Reviewed by L.D.Y.
Hardcover (available in trade), 274 pages, 2001
Rating: 9/10
Reason for Reading: A Cook’s Tour has to be the worst show on television for a vegetarian to get addicted to, but I can’t resist Bourdain’s bad-ass, snarky, damn-the-man attitude.
Synopsis: Lacking inspiration as well as experience with international cooking styles, Bourdain takes off from his restaurant in New York in a whirlwind tour of the world in search of the perfect meal. But this isn’t Bourdain hopping from four-star restaurant to four-star restaurant, although he does hit a few. Bourdain is a firm believer that the best food experiences also involve the people at the table and the atmosphere of the place, which leads him to many home-cooked meals and crazy situations that the average restauranteur or tourist would never expect to be in.
Why you should read this book: Bourdain does an excellent job of respectfully infiltrating the cultures of all the countries that he visits. He has a wild sense of adventure that seems to stem from a genuine wish to learn all he can from different styles of cooking, regardless of whether he’s sitting down at the table of one of the world’s greatest chefs or hunkering down with a family of peasants. If you weren’t a foodie when you started reading this, you’ll have converted long before you turn the last page. Beyond the lure of culinary delights, Bourdain presents a fascinating look at travel far, far off the beaten path, so don’t feel too intimidated if you’re not quite up to par on your cooking skills. Even if you’ve seen episodes of A Cook’s Tour, Bourdain brings much more to the table, so to speak, in print form, and is even more outspoken without the Food Network around to censor him. The book’s conversational tone adds a lot of Bourdain’s personality to a topic that might not have interested people otherwise.
Why you should avoid this book: Unless you happen to be a master chef, expect to be left in Bourdain’s dust as he throws around technical cooking terms. He often tosses around elite cooking lingo without any translation whatsoever into layman’s terms – we’re talking miles beyond figuring out that ‘escargot’ means snail. And be forewarned: Bourdain has much more of an unpolished and often vulgar vocabulary than you might expect from a man writing about food.
Opening paragraph:
I’m sitting cross-legged in the bush with Charlie, deep in the Mekong Delta, drinking Vietnamese moonshine from a plastic cola bottle. It’s dark, the only light coming from a single generator-powered lightbulb, and on the tarpaulin of stitched-together fertilizer and rice sacks laid out on the hard jungle floor in front of me, dinner has just been served: a humble farmer’s meal of clay-roasted duck, duck and banana-blossom soup, salad, and stuffed bitter melon. My host, affectionately referred to as ‘Uncle Hai,’ sits to my left, his right hand clutching my knee. Every once in awhile, he gives it a squeeze, just to make sure I’m still there and that I’m having a good time.
Fabulous quotes:
Philippe and I settle for catching our own elephant fish in a murky, stagnant pond covered with green film, a small boy helpfully pointing out exactly where to drop our hooks. It takes about thirty seconds to catch our entrées.
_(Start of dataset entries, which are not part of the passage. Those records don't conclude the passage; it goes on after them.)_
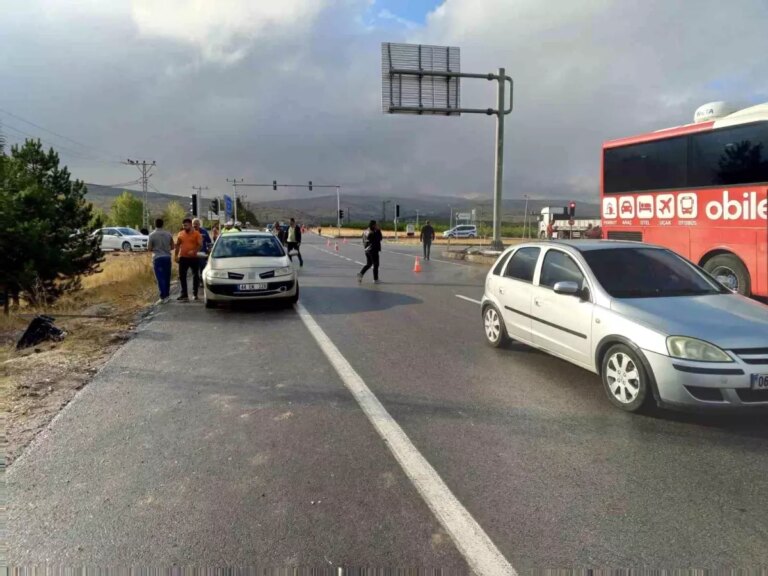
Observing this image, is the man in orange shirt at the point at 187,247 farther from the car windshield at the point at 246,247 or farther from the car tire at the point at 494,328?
the car tire at the point at 494,328

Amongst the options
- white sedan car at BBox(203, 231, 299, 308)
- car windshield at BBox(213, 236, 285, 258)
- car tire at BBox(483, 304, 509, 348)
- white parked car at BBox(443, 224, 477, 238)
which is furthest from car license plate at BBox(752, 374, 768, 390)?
white parked car at BBox(443, 224, 477, 238)

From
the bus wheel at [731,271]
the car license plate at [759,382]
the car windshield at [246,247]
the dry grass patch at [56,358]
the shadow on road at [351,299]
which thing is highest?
the car windshield at [246,247]

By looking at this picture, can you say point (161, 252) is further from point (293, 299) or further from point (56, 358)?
point (56, 358)

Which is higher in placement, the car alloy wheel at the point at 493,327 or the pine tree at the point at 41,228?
the pine tree at the point at 41,228

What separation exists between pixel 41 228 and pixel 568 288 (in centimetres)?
1166

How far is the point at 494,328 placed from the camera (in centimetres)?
756

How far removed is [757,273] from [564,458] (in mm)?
7897

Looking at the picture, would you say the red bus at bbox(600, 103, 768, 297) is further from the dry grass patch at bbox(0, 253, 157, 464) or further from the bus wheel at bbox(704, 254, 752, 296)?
the dry grass patch at bbox(0, 253, 157, 464)

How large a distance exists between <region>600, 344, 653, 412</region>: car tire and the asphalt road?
0.12m

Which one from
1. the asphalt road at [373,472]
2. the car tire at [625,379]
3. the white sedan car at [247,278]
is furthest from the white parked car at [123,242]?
the car tire at [625,379]

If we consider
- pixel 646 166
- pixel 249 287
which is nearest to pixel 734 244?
pixel 646 166

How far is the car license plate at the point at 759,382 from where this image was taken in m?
4.37

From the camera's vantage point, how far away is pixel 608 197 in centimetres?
1331

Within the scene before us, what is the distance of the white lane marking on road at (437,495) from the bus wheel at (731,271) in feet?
25.5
For appetizers, we go for the relatively benign curried frog legs, a little ground snake with shrimp cracker, peanuts, garlic, and mint, and some braised bat (imagine braised inner tube, sauced with engine coolant). We eat no animals with cute bunny eyes. I just can’t take that today. Philippe and I pick at our food unenthusiastically, a strong cloud of fermenting fish from the nearby huac nam factory doing nothing to improve our appetites.
No one should come here.
Few chefs can really and truly bake. Most chefs, like me, harbor deep suspicions of the precise, overly fussy, somehow feminine, presentation-obsessed counterparts in the pastry section. All that sweet, sticky, messy, goopy, delicate stuff. Pastry, where everything must be carefully measured in exact increments – and made the same way every single time – is diametrically opposed to what most chefs live and breathe, the freedom to improvise, to throw a little of this and a little of that any damn place they want. Ramsay’s food resonates with his training in pastry. It is precise, colorful, artfully sculpted or teased into shape (though not too teased). It is the product of that end point in a chef’s development – the perfect balance of masculine and feminine, the ying and the yang, if you will.
Also recommended: In a Sunburned Country by Bill Bryson; Skinny Dip by Carl Hiaasen.
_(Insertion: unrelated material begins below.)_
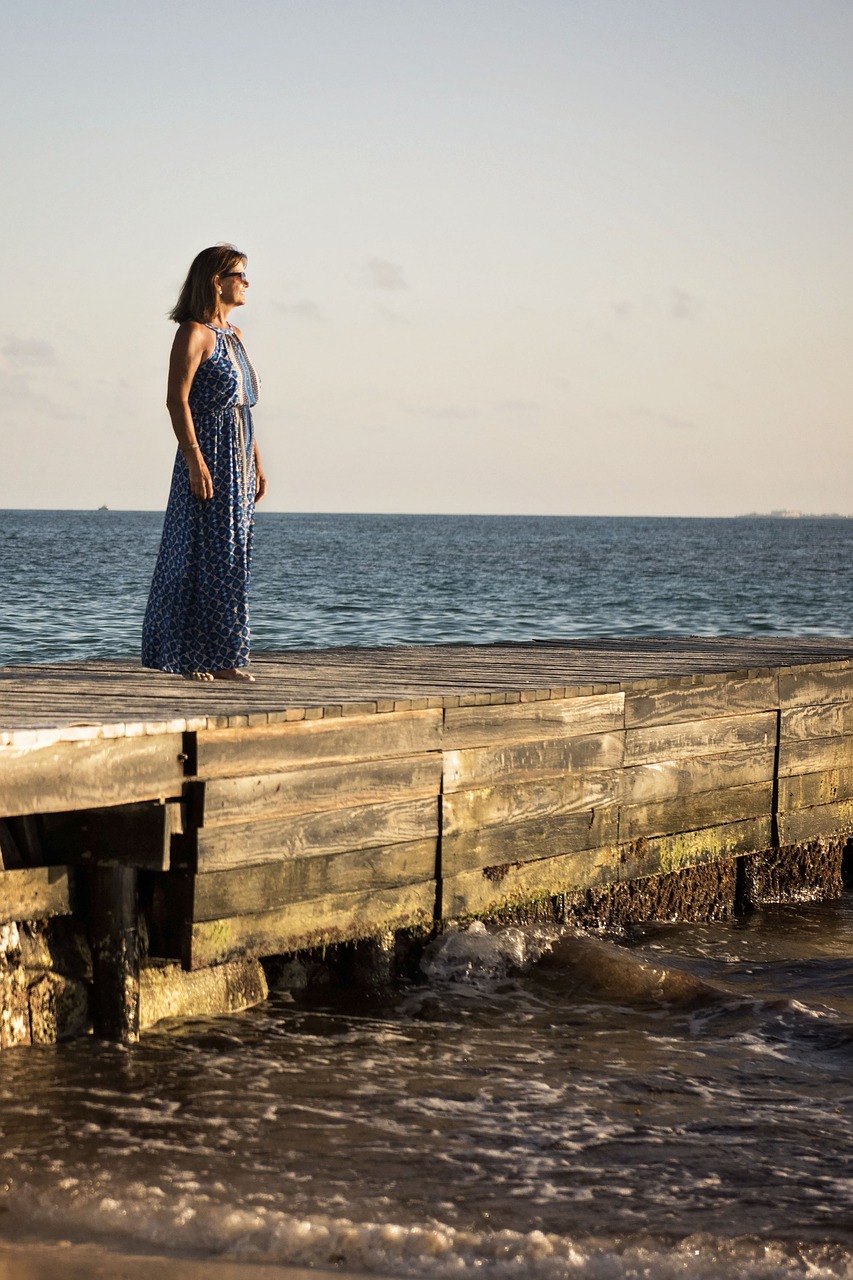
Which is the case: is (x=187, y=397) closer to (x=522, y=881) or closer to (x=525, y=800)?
(x=525, y=800)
Also by this author: No Reservations: Around the World on an Empty Stomach;Â The Nasty Bits: Collected Varietal Cuts, Usable Trim, Scraps and Bones; Anthony Bourdain’s Les Halles Cookbook: Strategies, Recipes, and Techniques of Classic Bistro Cooking; Kitchen Confidential; Bone in the Throat; Gone Bamboo; Typhoid Mary; The Bobby Gold Stories.
Fun tidbit: Some of the countries that Bourdain visited he had known/read about; others, he just showed up and relied on kind-hearted hosts to lead him to a good meal.